I've noticed the following changes, please let me know if I missed any:

  -T tcp_client_limit    Number of TCP clients to serve. (Default: 20, Disabled: 0, Min: 1, Max: 200)
  -q                     Use HTTP/3 (QUIC) only.
  -m max_idle_time       Maximum idle time in seconds allowed for reusing a HTTPS connection.
                         (Default: 118, Min: 0, Max: 3600)
  -L conn_loss_time      Time in seconds to tolerate connection timeouts of reused connections.
                         This option mitigates half-open TCP connection issue (e.g. WAN IP change).
                         (Default: 15, Min: 5, Max: 60)
  -s statistic_interval  Optional statistic printout interval.
                         (Default: 0, Disabled: 0, Min: 1, Max: 3600)
  -F log_limit           Flight recorder: storing desired amount of logs from all levels
                         in memory and dumping them on fatal error or on SIGUSR2 signal.
                         (Default: 0, Disabled: 0, Min: 100, Max: 100000)

I'll add support for uci configuration for these in the init script first. Like with some other packages I think the less used (or more expert-like) settings should be separated into the advanced tab. Once the init script/uci support these options it would be a trivial update (beyond adding tabs) to support these in the luci app too.

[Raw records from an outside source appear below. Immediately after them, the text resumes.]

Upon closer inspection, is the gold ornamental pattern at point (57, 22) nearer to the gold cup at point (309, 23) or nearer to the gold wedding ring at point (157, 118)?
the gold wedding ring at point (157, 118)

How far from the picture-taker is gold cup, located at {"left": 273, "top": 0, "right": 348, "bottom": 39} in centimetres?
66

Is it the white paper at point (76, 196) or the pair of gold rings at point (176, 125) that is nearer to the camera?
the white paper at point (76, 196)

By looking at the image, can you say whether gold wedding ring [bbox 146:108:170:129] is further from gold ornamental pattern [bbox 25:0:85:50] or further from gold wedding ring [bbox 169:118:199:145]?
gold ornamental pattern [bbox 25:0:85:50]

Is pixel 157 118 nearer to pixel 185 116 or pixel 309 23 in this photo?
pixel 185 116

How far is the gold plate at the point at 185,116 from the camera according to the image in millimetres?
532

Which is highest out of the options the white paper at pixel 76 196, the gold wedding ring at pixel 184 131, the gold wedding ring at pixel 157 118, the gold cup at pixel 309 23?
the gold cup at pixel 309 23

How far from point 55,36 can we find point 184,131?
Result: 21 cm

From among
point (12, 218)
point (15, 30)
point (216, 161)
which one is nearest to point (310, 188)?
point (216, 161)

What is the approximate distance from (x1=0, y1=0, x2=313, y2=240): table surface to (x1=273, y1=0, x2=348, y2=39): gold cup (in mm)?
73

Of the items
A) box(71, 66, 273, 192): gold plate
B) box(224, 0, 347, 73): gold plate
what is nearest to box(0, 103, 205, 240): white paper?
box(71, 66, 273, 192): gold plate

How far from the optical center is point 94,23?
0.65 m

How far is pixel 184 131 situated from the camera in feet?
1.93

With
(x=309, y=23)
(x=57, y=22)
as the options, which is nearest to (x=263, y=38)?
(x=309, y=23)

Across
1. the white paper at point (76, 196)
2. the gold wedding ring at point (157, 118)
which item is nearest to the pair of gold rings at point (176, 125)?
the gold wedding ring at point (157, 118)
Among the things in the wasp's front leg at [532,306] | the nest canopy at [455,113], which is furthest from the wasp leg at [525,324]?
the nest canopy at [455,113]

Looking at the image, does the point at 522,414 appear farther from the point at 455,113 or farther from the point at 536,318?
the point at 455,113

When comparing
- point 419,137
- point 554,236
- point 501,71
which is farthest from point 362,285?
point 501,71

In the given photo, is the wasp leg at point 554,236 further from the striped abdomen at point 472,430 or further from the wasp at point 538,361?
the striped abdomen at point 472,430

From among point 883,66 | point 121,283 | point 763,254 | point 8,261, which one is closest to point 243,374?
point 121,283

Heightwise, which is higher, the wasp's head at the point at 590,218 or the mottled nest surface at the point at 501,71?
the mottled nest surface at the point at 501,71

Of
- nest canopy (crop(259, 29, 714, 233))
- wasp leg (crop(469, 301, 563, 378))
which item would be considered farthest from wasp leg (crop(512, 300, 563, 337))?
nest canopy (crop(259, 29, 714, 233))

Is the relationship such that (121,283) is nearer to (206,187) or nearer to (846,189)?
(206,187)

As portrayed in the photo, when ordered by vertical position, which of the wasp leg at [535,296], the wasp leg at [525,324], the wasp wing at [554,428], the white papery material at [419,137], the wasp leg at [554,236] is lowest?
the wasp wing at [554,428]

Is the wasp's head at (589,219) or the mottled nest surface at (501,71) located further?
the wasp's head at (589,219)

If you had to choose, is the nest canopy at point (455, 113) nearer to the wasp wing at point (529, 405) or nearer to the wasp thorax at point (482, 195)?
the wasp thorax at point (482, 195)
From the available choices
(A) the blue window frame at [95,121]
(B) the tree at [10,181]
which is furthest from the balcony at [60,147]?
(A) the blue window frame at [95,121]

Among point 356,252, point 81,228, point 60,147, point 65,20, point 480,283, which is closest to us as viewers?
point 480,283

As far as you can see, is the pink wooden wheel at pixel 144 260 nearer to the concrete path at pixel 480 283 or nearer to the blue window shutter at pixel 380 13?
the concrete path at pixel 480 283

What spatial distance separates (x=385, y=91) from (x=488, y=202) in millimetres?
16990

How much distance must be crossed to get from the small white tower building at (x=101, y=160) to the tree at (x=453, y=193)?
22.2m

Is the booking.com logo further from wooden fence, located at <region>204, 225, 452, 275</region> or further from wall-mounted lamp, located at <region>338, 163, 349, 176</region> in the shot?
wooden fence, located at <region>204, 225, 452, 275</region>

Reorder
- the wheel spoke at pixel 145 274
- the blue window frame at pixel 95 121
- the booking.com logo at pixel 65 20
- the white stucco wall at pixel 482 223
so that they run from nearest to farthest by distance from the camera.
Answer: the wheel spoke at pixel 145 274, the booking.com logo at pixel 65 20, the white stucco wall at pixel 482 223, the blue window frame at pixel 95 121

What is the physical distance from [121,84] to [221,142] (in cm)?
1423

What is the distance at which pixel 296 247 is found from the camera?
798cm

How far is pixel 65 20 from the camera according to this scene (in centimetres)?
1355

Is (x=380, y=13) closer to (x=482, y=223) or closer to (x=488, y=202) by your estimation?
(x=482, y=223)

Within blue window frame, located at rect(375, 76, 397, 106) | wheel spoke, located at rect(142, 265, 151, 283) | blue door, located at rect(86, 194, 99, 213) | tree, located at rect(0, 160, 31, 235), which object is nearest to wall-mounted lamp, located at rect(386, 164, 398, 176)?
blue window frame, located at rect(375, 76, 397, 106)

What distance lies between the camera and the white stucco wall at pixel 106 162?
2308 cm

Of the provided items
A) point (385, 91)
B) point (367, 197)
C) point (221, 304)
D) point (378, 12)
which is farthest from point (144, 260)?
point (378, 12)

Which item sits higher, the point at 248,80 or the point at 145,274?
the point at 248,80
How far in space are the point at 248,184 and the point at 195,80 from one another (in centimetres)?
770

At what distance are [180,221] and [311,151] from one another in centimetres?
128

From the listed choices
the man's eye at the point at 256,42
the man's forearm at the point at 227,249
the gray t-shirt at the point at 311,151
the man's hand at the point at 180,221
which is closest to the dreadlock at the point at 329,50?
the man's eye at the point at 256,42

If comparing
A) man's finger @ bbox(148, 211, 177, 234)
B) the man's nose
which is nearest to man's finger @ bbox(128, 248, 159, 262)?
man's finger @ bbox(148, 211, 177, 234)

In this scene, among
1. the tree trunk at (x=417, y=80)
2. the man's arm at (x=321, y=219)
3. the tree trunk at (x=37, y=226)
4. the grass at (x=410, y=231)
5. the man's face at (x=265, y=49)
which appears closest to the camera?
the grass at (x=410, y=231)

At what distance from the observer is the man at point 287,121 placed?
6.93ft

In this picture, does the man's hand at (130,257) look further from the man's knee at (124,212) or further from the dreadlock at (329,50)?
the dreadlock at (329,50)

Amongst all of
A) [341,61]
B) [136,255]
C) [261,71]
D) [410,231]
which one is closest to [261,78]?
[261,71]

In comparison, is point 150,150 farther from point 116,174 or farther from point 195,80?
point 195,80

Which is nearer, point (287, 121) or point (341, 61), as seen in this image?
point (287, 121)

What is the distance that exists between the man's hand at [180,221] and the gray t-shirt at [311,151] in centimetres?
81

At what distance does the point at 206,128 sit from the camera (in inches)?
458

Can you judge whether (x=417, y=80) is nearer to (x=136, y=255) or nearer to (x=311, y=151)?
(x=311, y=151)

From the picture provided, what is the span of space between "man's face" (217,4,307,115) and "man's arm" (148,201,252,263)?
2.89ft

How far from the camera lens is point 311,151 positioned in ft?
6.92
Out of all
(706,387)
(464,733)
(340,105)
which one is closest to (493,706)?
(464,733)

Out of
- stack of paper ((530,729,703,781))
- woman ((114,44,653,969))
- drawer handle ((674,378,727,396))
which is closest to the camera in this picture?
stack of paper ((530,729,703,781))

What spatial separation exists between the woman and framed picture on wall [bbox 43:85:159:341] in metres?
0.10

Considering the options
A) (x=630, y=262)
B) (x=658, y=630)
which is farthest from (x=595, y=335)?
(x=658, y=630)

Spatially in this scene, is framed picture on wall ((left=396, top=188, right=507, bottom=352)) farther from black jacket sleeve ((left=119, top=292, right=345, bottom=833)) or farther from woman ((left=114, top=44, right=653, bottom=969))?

PS. So with the binary you can set these options per-instance. The WebUI for the instance settings already looks overloaded, so If you're willing to provide your feedback/confirm which settings have more to do with environment/OS and can be globalized (like the user/group should most likely be the same for all instances) and which settings might be more resolver-specific I'd be all ears.

@baranyaib90
Copy link
Contributor Author

Advanced tab sounds great!

Resolver specific:

  • HTTP/3 (QUIC) option if supported by openwrt libcurl
  • max_idle_time, since it depends on resolver server configuration

Other options are more like global.

@stangri
Copy link
Contributor

stangri commented Sep 1, 2025

Advanced tab sounds great!

The more I thought about integrating more of the CLI options into the init script, the more I think following makes sense:

  • the options can be defined either at the main config level or instance level
  • if the instance level option isn't defined, it's inherited from the main config level
  • the default value options are no longer added to the PROCD command

So for example:

config main 'config'
	option dnsmasq_config_update '*'
	option force_dns '1'
	list force_dns_port '53'

config https-dns-proxy
	option bootstrap_dns '1.1.1.1,1.0.0.1'
	option resolver_url 'https://cloudflare-dns.com/dns-query'
	option listen_addr '127.0.0.1'
	option listen_port '5053'
	option user 'nobody'
	option group 'nogroup'

config https-dns-proxy
	option bootstrap_dns '8.8.8.8,8.8.4.4'
	option resolver_url 'https://dns.google/dns-query'
	option listen_addr '127.0.0.1'
	option listen_port '5054'
	option user 'nobody'
	option group 'nogroup'

Can become more compact:

config main 'config'
	option dnsmasq_config_update '*'
	option force_dns '1'
	list force_dns_port '53'
	option listen_addr '127.0.0.1'
	option user 'nobody'
	option group 'nogroup'

config https-dns-proxy
	option bootstrap_dns '1.1.1.1,1.0.0.1'
	option resolver_url 'https://cloudflare-dns.com/dns-query'
	option listen_port '5053'

config https-dns-proxy
	option bootstrap_dns '8.8.8.8,8.8.4.4'
	option resolver_url 'https://dns.google/dns-query'
	option listen_port '5054'

And the PROCD command no longer includes -a 127.0.0.1 as it's a default value.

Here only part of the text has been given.